В забытую Федориным входную дверь заглянула соседка, потом сделала несколько робких шагов по прихожей, бессмысленно, но с интересом вытягивая шею, когда ей навстречу выкатился умный пылесос, который Федорин в своё время тупо украл из лаборатории, потому что два года назад эта модель была ещё слишком дорога для того, чтобы заказывать запасную. Екатериной Измаиловной на верхней поверхности пылесоса была нарисована красящим маркером одна из фейнмановских диаграмм, но Семён Порфильевич, благодаря не подлежащей восстановлению ассоциативной цепочке, полагал, что это спираль Бруно. Пылесос стал соседку выталкивать: разгонялся по короткой дуге и бил её по ногам. Изобразив весьма недурной экспромт на тему танца босых шотландцев в полуденной Сахаре соседка покинула территорию. Она видела, как дверь сама собой захлопнулась, но не поверила глазам. Однако отныне каждый год, 30 октября, сама не помня уже почему, она втихаря окропляла эту дверь святой водой.

Федорин посмотрел на рабочий стол Катерины Измаиловны. Там, на стопке бумаг лежала коробочка, умный дом «Рубиквант», который Федорин стырил позавчера у программистов, когда их гоняли разгружать термостат. Надо не забыть убрать его с глаз подальше — жена такого похищения точно не одобрит, но уж очень плохо он лежал. Это была первая, совсем ещё сырая, версия совершенно новой серии умного дома — серии, по словам Екатерины Измаиловны обещавшей перевернуть мировой рынок встроенного оборудования. Этот умный дом имел на борту весь сонм современнейших возможностей манипулирования бытом, начиная с простейших: с бесконтактной подзарядки, с автоматического заказа продуктов в соответствии с функциональным состоянием реципиента и с информационной безопасности психики. Удалённое электромагнитное управление на основе квантовых эффектов обещало невиданный доселе взлёт комфорта и праздной лености Человека. А за спиной электромагнитного управления в полушаге ожидала и материя. Предрекали, но пока не могли. Крутили нейросетями вокруг да около, только сети эти не очень-то справлялись с неизвестностью, с тем, что никакой статистикой не замучаешь. С новым знанием. С тем фактом, что количество переходит в качество только если вы достаточно хорошо соображаете. Колесо — вершина инженерной мысли Человека, но миллион колёс не смог бы сам по себе превратиться в один реактивный двигатель. Для этого были нужны Циолковские всех мастей. Возможно, счётные палочки или письменность сперва и казались людям апофеозом лени, а, возможно, так оно и было. Но компьютер не сложится сам по себе из миллиарда счётных палочек и слов. Для этого нужны Максвеллы, Беббиджи и хотя бы одна Ада Лавлейс. Возможно, Человек всё ещё топчется на экстенсивном своём месте. Возможно, что Большой Адронный Коллайдер — не более, чем дубина-переросток. Возможно, что и Фейнман ничем не отличался от первых людей на первом плоту, а пилот и сын Энолы Гей Пол Уорфилд Тиббетс-младший даже и в подмётки не годился тем людям. Но всегда остаётся надежда, что Человек всё-таки движется в нужную сторону, пытаясь выбраться из колыбели, в которой, и это абсолютно достоверно, не сможет жить вечно.

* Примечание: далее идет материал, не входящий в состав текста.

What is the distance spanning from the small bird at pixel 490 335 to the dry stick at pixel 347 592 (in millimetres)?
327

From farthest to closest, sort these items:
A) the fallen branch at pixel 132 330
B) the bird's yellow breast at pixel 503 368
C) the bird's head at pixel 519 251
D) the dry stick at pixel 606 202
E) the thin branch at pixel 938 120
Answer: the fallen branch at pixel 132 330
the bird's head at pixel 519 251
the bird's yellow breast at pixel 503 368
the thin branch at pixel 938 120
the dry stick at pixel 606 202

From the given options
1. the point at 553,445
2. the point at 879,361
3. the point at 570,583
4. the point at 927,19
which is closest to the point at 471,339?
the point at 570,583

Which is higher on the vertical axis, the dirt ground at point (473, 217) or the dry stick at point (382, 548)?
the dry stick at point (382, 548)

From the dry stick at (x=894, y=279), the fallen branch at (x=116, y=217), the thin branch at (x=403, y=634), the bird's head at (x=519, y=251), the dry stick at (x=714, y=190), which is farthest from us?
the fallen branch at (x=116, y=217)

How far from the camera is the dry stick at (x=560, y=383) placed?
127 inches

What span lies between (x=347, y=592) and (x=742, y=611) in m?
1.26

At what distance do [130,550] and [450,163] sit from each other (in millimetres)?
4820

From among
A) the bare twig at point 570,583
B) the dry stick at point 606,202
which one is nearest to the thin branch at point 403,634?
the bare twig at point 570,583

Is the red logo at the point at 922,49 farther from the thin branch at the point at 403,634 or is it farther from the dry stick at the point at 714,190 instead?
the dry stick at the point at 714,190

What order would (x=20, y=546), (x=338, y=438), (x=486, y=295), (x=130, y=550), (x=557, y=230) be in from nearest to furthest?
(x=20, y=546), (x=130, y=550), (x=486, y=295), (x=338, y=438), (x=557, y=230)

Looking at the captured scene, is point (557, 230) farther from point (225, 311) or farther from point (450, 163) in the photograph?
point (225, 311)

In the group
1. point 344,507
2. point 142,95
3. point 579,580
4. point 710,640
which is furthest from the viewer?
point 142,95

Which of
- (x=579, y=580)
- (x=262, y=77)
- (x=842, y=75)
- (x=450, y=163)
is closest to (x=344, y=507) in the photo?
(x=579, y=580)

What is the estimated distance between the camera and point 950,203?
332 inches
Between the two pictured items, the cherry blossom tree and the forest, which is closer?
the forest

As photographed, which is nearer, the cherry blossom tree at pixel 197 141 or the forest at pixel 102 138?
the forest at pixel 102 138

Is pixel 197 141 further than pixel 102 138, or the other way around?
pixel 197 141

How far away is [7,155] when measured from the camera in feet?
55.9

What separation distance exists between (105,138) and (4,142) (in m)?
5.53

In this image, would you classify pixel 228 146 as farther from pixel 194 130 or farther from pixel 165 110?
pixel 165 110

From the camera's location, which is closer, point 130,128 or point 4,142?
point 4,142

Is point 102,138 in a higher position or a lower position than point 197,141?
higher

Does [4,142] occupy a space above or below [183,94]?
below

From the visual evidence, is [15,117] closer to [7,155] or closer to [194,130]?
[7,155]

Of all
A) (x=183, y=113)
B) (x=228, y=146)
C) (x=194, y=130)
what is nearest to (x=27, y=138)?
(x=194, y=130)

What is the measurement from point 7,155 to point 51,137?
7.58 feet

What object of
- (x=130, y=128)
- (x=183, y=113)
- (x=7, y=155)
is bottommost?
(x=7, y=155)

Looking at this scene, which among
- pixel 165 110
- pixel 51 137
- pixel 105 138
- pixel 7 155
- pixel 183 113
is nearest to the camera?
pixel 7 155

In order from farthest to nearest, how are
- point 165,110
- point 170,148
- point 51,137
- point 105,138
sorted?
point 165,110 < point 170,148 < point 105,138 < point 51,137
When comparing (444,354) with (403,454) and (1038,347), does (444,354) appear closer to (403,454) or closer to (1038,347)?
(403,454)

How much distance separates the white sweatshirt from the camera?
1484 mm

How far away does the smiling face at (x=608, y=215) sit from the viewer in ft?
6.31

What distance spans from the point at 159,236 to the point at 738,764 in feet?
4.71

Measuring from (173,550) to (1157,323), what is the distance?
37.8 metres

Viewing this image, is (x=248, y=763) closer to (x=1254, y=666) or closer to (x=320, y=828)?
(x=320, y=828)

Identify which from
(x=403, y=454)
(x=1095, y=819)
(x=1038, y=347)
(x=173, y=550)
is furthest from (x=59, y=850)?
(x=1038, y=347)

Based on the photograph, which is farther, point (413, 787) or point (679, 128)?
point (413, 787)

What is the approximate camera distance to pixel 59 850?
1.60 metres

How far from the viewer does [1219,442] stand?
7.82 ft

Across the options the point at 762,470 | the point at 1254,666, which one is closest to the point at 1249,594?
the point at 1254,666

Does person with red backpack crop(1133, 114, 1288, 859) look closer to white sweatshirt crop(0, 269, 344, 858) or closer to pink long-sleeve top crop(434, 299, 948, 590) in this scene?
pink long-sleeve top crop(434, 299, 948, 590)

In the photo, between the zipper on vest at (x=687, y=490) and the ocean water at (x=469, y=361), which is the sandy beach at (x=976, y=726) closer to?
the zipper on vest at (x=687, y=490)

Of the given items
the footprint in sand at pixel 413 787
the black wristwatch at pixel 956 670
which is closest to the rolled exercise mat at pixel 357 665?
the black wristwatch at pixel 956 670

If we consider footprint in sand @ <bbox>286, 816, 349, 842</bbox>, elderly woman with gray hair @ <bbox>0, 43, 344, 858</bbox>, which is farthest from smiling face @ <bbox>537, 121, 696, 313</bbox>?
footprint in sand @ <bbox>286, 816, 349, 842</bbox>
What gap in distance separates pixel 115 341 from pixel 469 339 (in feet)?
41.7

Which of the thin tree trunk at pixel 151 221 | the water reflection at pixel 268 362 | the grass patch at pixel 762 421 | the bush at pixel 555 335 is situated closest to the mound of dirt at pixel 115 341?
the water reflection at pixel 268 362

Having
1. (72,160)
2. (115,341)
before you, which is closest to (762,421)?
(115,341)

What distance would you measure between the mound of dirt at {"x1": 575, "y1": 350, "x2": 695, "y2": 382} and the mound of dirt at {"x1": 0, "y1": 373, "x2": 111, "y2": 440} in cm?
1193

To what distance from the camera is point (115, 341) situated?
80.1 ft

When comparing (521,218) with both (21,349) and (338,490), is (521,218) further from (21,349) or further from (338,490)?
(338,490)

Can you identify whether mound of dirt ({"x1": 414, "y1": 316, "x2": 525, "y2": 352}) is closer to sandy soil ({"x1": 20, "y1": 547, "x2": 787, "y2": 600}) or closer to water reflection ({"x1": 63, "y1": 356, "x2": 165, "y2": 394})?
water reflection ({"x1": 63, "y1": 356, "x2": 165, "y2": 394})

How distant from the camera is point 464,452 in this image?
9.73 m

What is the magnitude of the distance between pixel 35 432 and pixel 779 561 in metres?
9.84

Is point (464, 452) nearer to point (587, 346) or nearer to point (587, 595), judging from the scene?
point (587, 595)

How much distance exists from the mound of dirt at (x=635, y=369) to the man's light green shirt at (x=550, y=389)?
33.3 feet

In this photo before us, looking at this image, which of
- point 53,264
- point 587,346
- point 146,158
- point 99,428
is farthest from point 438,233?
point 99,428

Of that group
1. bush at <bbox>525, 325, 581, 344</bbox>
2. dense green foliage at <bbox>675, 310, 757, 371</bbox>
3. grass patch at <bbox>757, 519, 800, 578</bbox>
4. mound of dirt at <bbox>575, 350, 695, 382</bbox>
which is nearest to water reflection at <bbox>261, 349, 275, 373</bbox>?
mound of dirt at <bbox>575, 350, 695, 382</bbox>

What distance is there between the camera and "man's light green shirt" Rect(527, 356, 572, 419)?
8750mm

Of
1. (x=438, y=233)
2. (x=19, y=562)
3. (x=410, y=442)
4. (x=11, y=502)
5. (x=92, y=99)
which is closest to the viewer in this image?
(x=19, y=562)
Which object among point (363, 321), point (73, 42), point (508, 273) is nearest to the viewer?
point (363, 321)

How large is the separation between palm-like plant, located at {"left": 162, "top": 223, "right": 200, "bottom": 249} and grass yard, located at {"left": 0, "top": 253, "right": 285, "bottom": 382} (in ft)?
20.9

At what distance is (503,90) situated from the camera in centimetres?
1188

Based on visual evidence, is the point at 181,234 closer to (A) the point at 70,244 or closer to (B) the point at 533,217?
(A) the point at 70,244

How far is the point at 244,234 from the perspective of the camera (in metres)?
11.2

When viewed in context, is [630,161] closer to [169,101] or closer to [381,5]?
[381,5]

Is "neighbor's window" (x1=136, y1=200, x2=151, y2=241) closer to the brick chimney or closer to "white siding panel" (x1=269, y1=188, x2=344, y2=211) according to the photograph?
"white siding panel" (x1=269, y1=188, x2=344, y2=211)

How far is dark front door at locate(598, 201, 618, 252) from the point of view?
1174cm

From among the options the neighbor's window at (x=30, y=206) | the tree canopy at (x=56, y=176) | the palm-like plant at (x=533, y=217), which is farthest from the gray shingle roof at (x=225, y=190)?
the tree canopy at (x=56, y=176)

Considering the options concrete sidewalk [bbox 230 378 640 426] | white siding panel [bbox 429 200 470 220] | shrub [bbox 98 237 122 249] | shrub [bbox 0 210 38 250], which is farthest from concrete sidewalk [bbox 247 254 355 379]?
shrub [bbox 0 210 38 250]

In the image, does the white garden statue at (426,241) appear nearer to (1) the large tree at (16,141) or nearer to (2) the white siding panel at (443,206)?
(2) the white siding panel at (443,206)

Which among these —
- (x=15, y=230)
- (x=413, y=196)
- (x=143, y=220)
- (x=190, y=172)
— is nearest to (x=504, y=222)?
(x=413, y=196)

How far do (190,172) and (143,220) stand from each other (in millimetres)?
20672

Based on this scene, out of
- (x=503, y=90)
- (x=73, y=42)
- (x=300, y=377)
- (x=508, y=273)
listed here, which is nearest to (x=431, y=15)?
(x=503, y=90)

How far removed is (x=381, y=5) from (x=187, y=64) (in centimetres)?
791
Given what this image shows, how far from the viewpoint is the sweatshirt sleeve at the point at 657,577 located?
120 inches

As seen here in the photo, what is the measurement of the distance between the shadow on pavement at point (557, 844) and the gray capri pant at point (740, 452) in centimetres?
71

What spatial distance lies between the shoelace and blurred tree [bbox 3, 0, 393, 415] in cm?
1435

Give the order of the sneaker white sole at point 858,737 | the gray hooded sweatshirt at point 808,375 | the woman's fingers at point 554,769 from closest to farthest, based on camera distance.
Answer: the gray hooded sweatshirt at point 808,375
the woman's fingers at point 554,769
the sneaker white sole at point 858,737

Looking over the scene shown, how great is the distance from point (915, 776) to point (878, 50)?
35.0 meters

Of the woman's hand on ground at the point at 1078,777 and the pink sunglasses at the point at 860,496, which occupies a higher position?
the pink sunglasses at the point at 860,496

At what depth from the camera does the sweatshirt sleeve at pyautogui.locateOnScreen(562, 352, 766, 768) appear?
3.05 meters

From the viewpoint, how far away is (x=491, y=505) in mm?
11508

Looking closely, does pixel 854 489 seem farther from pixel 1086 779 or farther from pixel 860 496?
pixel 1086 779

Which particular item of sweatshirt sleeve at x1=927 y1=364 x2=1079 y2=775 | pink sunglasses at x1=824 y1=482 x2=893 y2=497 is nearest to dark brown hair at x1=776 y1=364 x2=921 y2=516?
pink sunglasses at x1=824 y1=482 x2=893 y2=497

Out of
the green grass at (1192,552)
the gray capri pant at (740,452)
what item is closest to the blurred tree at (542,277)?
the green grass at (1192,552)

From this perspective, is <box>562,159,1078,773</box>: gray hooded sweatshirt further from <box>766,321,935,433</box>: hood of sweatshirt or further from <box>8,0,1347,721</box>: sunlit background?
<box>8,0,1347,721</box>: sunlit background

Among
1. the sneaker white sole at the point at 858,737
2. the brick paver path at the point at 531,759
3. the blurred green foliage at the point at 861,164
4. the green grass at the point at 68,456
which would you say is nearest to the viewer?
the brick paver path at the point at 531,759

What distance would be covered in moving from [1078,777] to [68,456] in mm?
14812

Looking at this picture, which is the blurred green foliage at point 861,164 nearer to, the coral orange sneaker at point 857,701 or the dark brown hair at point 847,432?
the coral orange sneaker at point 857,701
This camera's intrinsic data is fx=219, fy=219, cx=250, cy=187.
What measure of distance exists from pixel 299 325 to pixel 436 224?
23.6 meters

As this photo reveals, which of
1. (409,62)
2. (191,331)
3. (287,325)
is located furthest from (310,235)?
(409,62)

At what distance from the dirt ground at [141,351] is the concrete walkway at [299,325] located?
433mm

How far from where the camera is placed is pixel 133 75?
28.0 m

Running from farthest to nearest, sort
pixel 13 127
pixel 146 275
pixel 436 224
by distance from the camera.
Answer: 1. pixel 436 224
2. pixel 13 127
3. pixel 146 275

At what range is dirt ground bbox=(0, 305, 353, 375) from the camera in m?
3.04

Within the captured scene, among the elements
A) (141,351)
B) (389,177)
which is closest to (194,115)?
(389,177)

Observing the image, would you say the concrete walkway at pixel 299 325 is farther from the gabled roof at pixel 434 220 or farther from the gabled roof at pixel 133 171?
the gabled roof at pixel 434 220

Электронные нейросети не справились пока даже с небольшим таким шагом. Зато справилась нейросеть электрохимическая, скрытая в голове Екатерины Измаиловны. И теперь коробочка умного дома, отблёскивающая рубиновым ромбиком логотипа, являла собой не просто квантовый нейрокомпьютер. Она была первым на планете квантовым манипулятором. И об этом пока никто не догадывался, даже сам автор. Екатерина Измаиловна, когда всё это придумывала, размышляла только о дистанционном управлении переключателями.

Светодиодов у опытного «Рубикванта» не было, и не было видно, что он включен. Включен он был с тех пор, как Федорин сделал ему ноги. Рядом в «Рубиквантом» Федорин увидел листок бумаги с непонятной цифирью и пишущую ручку. Было ещё довольно светло, около восьми вечера. Чтобы не включать свет, Федорин подошёл к окну и принялся рассматривать листок. В несколько колонок на нём были написаны двузначные числа, хотя вместо некоторых цифр иногда стояли буквы. Приглядевшись, Федорин с удивлением обнаружил, что символы именно написаны — ручкой, но так ровно, как будто при помощи принтера. Он чиркнул ручкой по бумаге — одни и те же чернила. Федорин вернул лист на стол, вздохнул и стал смотреть на улицу. Когда же приедет Катерина... Во дворе две девчушки лет по десяти прикатили к песочнице покрышку от автомобиля, перевалили через борт и начали копаться внутри. Потом, как испуганные синицы, сорвались с места и исчезли между домами. Из покрышки повалил густой дым. Ветер был в эту сторону и почти сразу сильно запахло горелой резиной.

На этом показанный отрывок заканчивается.